The main promotions people are ORoyals employees, but many of the peons are city employees.
I agree with your "poop" comment. I realize that its not always about wins and losses for families to come to the ballpark, but to build a large following, you have to appeal to regular baseball fans. That means you have to consistently win games. And tell people you are winning games. The stadium will be a band-aid on a ruptured aorta.

Anonymous said...

In major league baseball I would more apt to agree with the previous statement. My previous comments have been based off my experiences.

We attended a game in Casper, WY where the stadium was the same place the legion ball kids played (they have their own park now). The dugout was so small some of the players had to sit on folding chairs outside the dugout. The seats were the same ones you'd find at a high school field. The place was packed. The entertainment between innings was fun.

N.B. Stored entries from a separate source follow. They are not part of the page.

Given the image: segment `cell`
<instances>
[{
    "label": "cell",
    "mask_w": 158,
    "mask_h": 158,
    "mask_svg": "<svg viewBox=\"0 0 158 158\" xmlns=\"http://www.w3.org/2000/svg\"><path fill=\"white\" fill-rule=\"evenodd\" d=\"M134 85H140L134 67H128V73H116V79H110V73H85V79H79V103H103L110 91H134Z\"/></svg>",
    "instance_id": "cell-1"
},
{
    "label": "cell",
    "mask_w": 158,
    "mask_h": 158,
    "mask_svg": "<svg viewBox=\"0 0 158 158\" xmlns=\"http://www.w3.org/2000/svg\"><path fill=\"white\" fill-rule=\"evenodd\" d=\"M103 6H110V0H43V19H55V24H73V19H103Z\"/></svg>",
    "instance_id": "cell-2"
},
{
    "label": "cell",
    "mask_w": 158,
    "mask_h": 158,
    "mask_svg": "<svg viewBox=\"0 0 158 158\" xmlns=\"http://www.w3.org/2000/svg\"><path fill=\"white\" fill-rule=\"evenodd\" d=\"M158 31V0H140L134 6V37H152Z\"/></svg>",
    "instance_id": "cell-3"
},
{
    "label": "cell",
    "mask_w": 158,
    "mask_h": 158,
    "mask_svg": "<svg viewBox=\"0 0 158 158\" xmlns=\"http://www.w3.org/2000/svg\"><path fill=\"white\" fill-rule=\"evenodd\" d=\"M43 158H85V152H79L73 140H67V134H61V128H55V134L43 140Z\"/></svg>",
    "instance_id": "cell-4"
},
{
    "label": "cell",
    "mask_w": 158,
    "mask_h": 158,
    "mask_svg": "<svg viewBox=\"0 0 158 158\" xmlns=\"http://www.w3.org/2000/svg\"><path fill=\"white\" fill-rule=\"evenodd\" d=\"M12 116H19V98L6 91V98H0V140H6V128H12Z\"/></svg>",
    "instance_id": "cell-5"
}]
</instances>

We attended a game in Salt Lake City, very nice new park. The place was close to filled. We asked if this was unusual, the people said it was an average crowd. They mentioned the owners (maybe he and she meant management) worked hard to make it a place for families to come.

We attended a game in San Bernadino, CA and people waited in line to get into the park. (A single A club, and we had to wait 30 minutes in line to get in.)

Ray Winder field where the Arkansas Travelers play is over 70+ years, and I would say it would rank in the top three of our minor league ball park experiences.

Fans will always come to the ballpark, they love baseball. The challenge is to get their families to want to come with them.